Il serra le poing, haussa les sourcils au son du papier froissé. Ce petit carré blanc qu’il serrait de toute la force de ses serres décharnées, alors même qu’il semblait tenter inlassablement de s’en extraire. La raison de leur venue. A l’interrogation silencieuse de Léon, adossé lui aussi entre les riches ornements, il ne répondit que d’un bref hochement de tête.
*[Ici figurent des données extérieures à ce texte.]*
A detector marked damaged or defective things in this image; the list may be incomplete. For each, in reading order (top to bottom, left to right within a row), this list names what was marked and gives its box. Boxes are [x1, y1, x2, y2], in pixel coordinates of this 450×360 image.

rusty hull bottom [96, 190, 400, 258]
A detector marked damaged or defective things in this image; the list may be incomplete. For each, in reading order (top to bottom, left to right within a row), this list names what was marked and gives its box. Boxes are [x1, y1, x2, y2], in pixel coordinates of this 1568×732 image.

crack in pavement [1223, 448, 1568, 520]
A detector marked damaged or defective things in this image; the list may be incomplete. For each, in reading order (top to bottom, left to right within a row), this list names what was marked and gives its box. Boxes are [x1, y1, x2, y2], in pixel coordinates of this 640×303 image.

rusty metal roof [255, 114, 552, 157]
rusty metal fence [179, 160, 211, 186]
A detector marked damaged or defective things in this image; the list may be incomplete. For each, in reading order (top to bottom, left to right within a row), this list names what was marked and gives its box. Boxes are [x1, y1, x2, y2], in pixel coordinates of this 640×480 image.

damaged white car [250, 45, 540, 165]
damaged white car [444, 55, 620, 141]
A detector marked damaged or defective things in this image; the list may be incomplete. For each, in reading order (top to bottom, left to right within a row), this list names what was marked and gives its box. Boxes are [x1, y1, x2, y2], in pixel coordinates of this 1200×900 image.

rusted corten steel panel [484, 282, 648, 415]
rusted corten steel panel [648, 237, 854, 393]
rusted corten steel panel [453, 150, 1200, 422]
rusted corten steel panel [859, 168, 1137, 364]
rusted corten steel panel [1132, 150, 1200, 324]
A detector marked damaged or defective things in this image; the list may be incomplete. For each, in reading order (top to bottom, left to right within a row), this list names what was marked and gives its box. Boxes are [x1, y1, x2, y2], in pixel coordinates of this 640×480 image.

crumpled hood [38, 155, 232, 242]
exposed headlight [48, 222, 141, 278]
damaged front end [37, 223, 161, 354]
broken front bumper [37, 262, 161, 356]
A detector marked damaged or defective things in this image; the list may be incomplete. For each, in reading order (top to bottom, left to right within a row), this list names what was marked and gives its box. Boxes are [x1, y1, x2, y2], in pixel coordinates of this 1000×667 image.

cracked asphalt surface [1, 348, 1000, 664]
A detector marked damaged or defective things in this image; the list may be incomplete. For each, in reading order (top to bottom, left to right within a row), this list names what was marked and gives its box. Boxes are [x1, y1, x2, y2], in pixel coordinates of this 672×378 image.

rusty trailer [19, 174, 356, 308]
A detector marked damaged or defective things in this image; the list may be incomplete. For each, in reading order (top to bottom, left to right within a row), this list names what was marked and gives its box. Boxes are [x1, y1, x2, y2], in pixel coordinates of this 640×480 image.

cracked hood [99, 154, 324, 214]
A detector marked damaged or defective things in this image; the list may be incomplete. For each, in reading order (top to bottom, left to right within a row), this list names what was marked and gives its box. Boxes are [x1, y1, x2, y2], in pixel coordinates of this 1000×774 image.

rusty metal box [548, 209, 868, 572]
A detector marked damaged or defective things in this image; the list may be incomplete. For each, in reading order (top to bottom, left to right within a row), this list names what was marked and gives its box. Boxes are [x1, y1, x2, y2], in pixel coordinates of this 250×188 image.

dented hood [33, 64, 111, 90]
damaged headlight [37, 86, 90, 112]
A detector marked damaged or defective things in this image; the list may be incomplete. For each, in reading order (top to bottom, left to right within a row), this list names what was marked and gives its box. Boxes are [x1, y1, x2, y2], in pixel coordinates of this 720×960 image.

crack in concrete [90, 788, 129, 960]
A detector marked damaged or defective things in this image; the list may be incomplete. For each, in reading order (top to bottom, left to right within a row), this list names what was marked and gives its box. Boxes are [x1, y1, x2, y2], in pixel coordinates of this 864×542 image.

Il se redressa, chancela un instant, posa une paume contre les briques froides. Il s’arrêta, serrant les lèvres, sur ce cuir usé, affiné, cassant, presque transparent. Les innombrables petites taches brunâtres qui le maculaient. La petite aiguille qui courrait sous sa manche, se logeant dans ses veines. Il ne pouvait qu’imaginer ce regard dans son dos.
Il grogna, arrachant la perfusion d’un geste rageur. Quittant le mur, sa main passa sur son visage, infligeant le même sort au fin tuyau qui courait le long de sa joue émaciée pour se loger dans ses narines. A nouveau, il ferma les yeux, savourant un instant la brûlure de l’air qui emplissait ses poumons. Il était prêt. En poussant la porte, il sentait déjà la chaleur du feu l’envelopper et le nourrir.
Que le maudit verrait-il, tandis qu’il s’avançait dans la pièce, son garde du corps sur les talons? Un frêle vieillard grelottant, titubant lentement vers la tombe ? Inacceptable.
Non.
Son meilleur lieutenant, de retour.
En route vers leur plus grandiose triomphe.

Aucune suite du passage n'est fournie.